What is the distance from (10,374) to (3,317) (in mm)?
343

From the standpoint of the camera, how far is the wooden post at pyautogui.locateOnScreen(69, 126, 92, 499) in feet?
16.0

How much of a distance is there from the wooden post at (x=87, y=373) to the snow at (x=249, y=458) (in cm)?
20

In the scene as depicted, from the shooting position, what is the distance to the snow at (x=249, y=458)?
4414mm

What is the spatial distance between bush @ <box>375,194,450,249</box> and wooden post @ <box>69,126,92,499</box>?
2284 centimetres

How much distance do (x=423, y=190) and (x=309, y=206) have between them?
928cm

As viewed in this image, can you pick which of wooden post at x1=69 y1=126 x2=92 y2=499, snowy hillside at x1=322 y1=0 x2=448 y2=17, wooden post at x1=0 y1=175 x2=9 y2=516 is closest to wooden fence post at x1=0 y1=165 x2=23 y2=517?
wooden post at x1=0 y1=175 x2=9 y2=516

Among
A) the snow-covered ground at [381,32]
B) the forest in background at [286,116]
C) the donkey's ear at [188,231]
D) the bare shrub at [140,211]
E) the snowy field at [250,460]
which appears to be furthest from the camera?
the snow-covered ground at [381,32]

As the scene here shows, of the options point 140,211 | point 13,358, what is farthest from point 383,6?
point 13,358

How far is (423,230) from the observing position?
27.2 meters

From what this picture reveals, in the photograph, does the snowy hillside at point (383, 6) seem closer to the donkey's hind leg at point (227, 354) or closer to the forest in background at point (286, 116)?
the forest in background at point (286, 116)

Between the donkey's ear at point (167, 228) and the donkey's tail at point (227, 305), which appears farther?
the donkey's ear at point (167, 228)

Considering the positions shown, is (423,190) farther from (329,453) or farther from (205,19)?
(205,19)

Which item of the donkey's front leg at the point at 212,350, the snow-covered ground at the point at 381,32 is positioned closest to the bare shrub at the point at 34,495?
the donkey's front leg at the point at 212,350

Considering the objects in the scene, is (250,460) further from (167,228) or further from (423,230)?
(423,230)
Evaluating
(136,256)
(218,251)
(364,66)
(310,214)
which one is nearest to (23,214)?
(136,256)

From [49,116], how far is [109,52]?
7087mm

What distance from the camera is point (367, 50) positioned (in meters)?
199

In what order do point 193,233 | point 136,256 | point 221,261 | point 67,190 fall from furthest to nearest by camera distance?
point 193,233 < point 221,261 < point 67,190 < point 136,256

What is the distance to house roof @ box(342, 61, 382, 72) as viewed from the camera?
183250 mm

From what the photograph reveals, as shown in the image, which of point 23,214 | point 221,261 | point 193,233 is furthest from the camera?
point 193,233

◆ What you should do ◆
Rewrite all of the rows above, substituting "snowy slope" for "snowy hillside" wherever it appears and keeping everything else unchanged.

◆ Expected output ◆
What is the distance from (10,374) to (3,317) (in mm)?
343

From the standpoint of the camera, how far is the wooden post at pyautogui.locateOnScreen(69, 126, 92, 499) in feet?
16.0

How much of a distance is there from the wooden post at (x=87, y=373) to the snow at (x=249, y=458) (in cm)?
20

In the scene as depicted, from the shooting position, what is the distance to the snow at (x=249, y=458)?
4414mm

What is the spatial distance between bush @ <box>375,194,450,249</box> and wooden post @ <box>69,126,92,499</box>?
2284 centimetres

How much distance do (x=423, y=190) and (x=309, y=206) have between them?
928cm

As viewed in this image, can you pick which of wooden post at x1=69 y1=126 x2=92 y2=499, snowy slope at x1=322 y1=0 x2=448 y2=17, wooden post at x1=0 y1=175 x2=9 y2=516 is closest to wooden fence post at x1=0 y1=165 x2=23 y2=517?
wooden post at x1=0 y1=175 x2=9 y2=516

Among
A) the snow-covered ground at [381,32]
B) the forest in background at [286,116]
C) the donkey's ear at [188,231]
D) the bare shrub at [140,211]
E) the snowy field at [250,460]
which appears to be furthest from the camera?
the snow-covered ground at [381,32]

As the scene here shows, of the options point 140,211 | point 13,358, what is farthest from point 383,6?
point 13,358

How far is (423,230) from the observing position?
27.2 meters

From what this picture reveals, in the photograph, does the snowy slope at point (383, 6) seem closer to the donkey's hind leg at point (227, 354) or closer to the forest in background at point (286, 116)?
the forest in background at point (286, 116)

Between the donkey's ear at point (167, 228) and the donkey's tail at point (227, 305), which appears farther?
the donkey's ear at point (167, 228)

Considering the positions shown, is (423,190) farther from (329,453) or farther from (205,19)?
(205,19)

Which item of the donkey's front leg at the point at 212,350, the snow-covered ground at the point at 381,32 is positioned closest to the bare shrub at the point at 34,495?
the donkey's front leg at the point at 212,350

Considering the objects in the scene, is (250,460) further from (167,228) or further from (423,230)?
(423,230)
Evaluating
(136,256)
(218,251)
(364,66)
(310,214)
which one is nearest to (23,214)?
(136,256)

From [49,116], how far is [109,52]?
7087mm

What distance from the camera is point (367, 50) positioned (in meters)?
199

In what order do point 193,233 | point 136,256 | point 221,261 | point 67,190 fall from furthest to nearest by camera distance?
point 193,233 < point 221,261 < point 67,190 < point 136,256

What is the distance to house roof @ box(342, 61, 382, 72) as viewed from the camera?
183250 mm

From what the photograph reveals, as shown in the image, which of point 23,214 | point 221,261 | point 193,233 is furthest from the camera?
point 193,233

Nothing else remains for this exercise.